Tue, Jul 28, 2009 - Page 16 News List

Sisters and brothers from different mothers

While much has changed in the past two decades, turning to surrogate parents remains a controversial choice for many couples



With the birth last month of twin girls for Sarah Jessica Parker and Matthew Broderick, surrogate pregnancy once again assumed center stage. After years of infertility following the birth of their son in 2002, the couple chose to have another woman gestate the embryos they created.

Much has changed in surrogacy in the two decades since the high-profile Baby M case, in which the surrogate was the baby’s biological mother and unsuccessfully sought custody after the birth.

The legal proceedings in that case helped affirm the validity of surrogacy contracts in the US, which are now standard. Some states have laws that protect the commissioning parents in surrogate pregnancies. And in a vast majority of surrogate pregnancies today, the surrogate has no genetic link to the baby.

Still, surrogate pregnancy is illegal in some states, including New York, and it remains fraught with controversy despite that thousands of American couples — most of them not celebrities or especially wealthy — are happily bringing up children they could not produce on their own.

Joan Fleischer Thamen and her husband, Frank, of Miami Beach, Florida, are among them. They married when she was 38 and immediately began trying to start a family, “but nothing happened,” she said in an interview. They nearly exhausted their savings with fertility treatments and seven attempts at pregnancy through in vitro fertilization.

“After the seventh failure I was emotionally worn out,” Joan Thamen said. “Then someone told me a friend had found a surrogate through the Internet. That’s how we found Cathy, who said ‘I really want to do this for you.’ We offered her what we thought was a fair amount — US$12,000 — and said we’d hire an attorney to draw up a contract and we’d pay for her medical insurance.”

Three embryos left from the Thamens’ attempts at in vitro were implanted in Cathy’s womb. Ten days later they learned that one was viable. When Cathy was in her fourth month, Thamen discovered to her amazement that she, too, was pregnant and that their due dates were identical.


The Thamens are now the delighted parents of 5-year-old boys, David and Jonathan, born 23 days apart and “being raised as twins cooked in different ovens,” as Thamen says she explained to the boys. Cathy and her husband and son remain good friends with the Thamens; the families visit often and the Thamen boys consider Cathy an aunt.

Surrogate pregnancies don’t always blossom into lasting friendships, of course, and many people consider the process repugnant. It has been called a violation of natural law, a form of prostitution or baby selling, an exploitation of poor women, and a privilege of the rich and famous who may not want to disrupt their careers or their figures by giving birth to their own children.

Reputable agencies and lawyers who specialize in surrogacy guard against the exploitation of women who serve as surrogates and against spurious reasons for seeking a surrogate pregnancy. In virtually every case they process, the intended parents, like the Thamens, cannot produce their own children, yet want children biologically related to them or choose not to wait the years it can take to adopt.

People may choose to have a gestational carrier bear their children if the woman lacks a uterus or has a malformed uterus; must take medication incompatible with pregnancy; or has had repeated miscarriages or failures at in vitro pregnancies. Or, in the case of a male couple or single male, if there is no woman involved.

▸ RECORDS PROVIDED

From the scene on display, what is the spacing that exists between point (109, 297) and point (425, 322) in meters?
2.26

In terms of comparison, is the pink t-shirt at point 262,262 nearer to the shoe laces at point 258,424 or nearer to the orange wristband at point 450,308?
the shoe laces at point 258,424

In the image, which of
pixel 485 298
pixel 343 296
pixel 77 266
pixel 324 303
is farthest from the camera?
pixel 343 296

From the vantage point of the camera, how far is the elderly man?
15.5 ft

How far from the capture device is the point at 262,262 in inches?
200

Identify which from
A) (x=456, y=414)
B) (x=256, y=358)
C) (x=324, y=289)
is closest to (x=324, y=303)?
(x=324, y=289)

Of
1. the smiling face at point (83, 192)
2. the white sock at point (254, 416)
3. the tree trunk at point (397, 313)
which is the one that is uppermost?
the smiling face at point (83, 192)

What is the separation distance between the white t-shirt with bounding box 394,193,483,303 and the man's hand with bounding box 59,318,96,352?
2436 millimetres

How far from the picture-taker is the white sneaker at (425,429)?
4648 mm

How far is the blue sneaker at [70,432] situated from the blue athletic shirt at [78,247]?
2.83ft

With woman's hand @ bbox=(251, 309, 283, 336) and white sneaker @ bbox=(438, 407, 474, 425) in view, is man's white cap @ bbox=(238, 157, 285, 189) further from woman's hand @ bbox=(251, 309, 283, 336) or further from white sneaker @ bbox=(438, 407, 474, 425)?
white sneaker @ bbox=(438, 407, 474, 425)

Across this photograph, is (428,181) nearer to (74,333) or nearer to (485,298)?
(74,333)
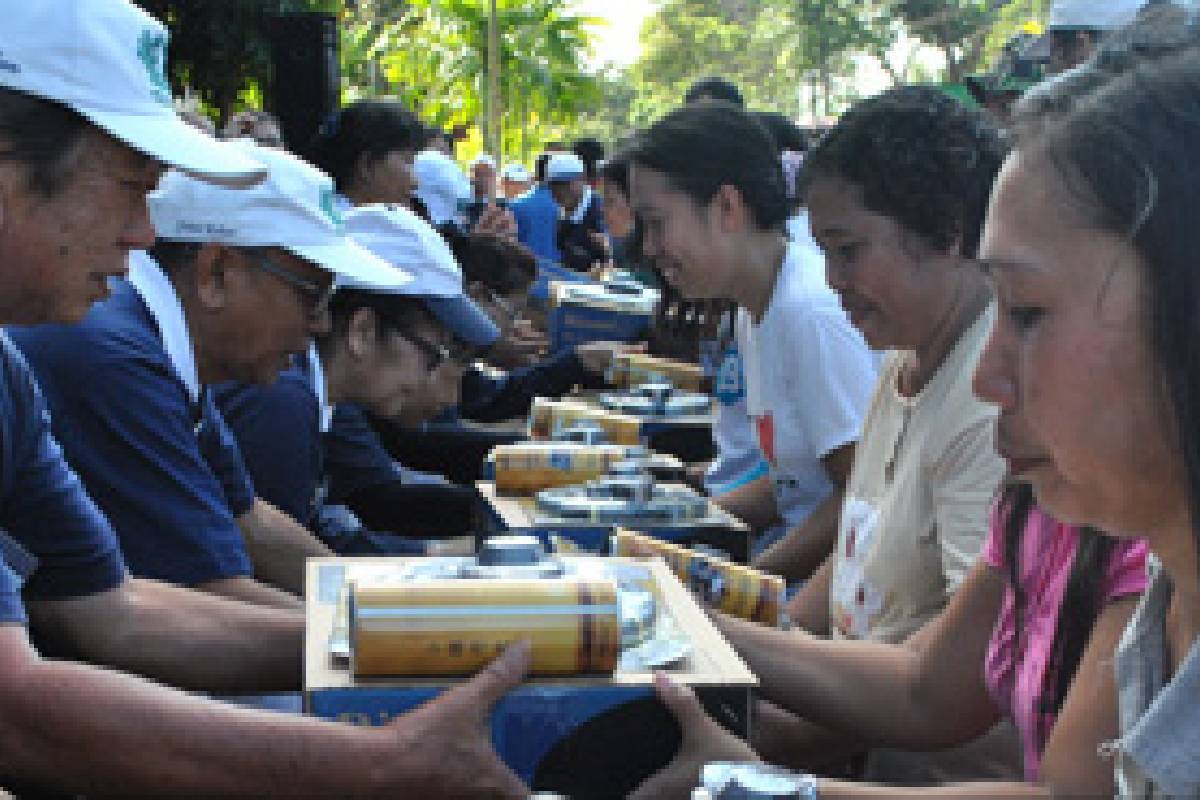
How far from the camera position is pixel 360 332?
365cm

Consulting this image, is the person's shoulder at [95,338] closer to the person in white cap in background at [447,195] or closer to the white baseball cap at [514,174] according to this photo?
the person in white cap in background at [447,195]

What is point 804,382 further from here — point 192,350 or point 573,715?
point 573,715

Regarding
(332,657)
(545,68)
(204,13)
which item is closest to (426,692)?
(332,657)

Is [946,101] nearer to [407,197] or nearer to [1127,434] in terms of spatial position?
[1127,434]

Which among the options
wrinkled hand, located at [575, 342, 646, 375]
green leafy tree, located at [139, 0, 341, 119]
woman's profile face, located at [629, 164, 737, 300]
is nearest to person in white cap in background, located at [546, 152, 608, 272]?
green leafy tree, located at [139, 0, 341, 119]

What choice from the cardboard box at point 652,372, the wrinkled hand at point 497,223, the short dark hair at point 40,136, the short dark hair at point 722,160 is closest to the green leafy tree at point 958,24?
the wrinkled hand at point 497,223

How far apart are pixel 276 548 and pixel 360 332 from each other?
27.3 inches

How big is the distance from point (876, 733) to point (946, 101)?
1160 mm

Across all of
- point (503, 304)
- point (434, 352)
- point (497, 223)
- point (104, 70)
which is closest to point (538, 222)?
point (497, 223)

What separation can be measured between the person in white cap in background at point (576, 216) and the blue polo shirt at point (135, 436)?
9.85m

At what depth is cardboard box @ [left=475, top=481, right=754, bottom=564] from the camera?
2805 mm

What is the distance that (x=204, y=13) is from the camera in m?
11.6

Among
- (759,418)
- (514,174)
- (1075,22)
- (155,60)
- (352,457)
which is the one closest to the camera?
(155,60)

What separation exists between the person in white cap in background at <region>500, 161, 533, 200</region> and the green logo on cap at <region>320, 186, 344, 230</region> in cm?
1603
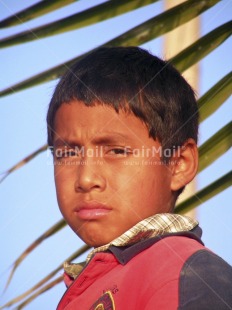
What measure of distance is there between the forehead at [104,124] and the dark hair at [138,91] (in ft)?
0.05

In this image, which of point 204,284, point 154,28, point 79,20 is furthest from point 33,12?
point 204,284

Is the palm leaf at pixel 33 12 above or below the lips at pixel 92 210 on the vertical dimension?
above

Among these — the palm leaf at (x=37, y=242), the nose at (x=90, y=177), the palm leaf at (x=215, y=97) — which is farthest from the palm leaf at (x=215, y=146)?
the palm leaf at (x=37, y=242)

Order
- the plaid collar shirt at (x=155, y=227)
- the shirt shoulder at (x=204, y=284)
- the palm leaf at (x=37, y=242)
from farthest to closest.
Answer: the palm leaf at (x=37, y=242)
the plaid collar shirt at (x=155, y=227)
the shirt shoulder at (x=204, y=284)

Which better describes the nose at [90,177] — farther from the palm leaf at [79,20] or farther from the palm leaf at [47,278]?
the palm leaf at [79,20]

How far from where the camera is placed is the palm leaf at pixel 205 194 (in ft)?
3.75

▸ YOUR OBJECTIVE
Answer these about the surrogacy article:
(a) How much money did the Thamens offer Cathy?
(b) Which state does the article name as one where surrogate pregnancy is illegal?
(c) How many days apart were David and Jonathan born?
The lines are material apart from the text.

▸ OUTPUT BELOW
(a) US$12,000
(b) New York
(c) 23 days